** Start PROVIDED INFORMATION **
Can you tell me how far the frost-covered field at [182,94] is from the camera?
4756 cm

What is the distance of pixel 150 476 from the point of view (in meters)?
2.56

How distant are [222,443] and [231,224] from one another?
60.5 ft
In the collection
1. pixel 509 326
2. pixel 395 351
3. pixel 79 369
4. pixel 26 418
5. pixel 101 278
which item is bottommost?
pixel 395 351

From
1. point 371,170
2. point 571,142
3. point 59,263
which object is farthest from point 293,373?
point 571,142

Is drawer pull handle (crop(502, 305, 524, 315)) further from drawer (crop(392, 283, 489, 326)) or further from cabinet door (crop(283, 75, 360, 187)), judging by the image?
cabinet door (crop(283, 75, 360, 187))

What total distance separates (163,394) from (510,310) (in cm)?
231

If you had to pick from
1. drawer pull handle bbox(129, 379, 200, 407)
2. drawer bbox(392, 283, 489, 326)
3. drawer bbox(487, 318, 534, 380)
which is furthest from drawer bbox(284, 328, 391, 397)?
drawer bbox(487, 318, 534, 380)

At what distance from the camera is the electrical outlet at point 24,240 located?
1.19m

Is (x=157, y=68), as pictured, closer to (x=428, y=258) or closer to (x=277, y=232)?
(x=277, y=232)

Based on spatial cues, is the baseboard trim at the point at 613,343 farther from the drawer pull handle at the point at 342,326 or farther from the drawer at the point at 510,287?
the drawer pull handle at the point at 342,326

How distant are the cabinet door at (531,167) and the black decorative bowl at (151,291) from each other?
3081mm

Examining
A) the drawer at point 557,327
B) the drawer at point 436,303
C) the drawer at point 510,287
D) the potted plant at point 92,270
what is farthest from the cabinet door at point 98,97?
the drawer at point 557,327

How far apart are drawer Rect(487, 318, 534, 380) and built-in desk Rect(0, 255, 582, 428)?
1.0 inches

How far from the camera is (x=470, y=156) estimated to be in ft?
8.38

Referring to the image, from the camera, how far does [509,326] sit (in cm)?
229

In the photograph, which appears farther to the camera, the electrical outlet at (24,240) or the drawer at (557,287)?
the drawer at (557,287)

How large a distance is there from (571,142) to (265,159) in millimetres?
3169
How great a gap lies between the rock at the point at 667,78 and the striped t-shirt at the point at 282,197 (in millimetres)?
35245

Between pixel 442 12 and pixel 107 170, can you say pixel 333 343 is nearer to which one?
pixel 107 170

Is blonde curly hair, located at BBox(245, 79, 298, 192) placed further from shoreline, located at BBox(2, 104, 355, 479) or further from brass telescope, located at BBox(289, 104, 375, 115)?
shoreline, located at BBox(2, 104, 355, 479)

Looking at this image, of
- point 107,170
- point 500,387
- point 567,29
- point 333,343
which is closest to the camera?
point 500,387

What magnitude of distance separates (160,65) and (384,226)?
** End PROVIDED INFORMATION **
**WORK TO DO:**
Copy the records word for word, from the line with "Between pixel 442" through the last line of the records, and give only those lines.

**TASK ANSWER:**
Between pixel 442 12 and pixel 107 170, can you say pixel 333 343 is nearer to which one?
pixel 107 170

Is blonde curly hair, located at BBox(245, 79, 298, 192) placed further from shoreline, located at BBox(2, 104, 355, 479) or further from brass telescope, located at BBox(289, 104, 375, 115)?
shoreline, located at BBox(2, 104, 355, 479)

Looking at this image, of
- point 107,170
- point 500,387
- point 567,29
- point 333,343
which is closest to the camera?
point 500,387

What magnitude of distance separates (160,65) and (384,226)?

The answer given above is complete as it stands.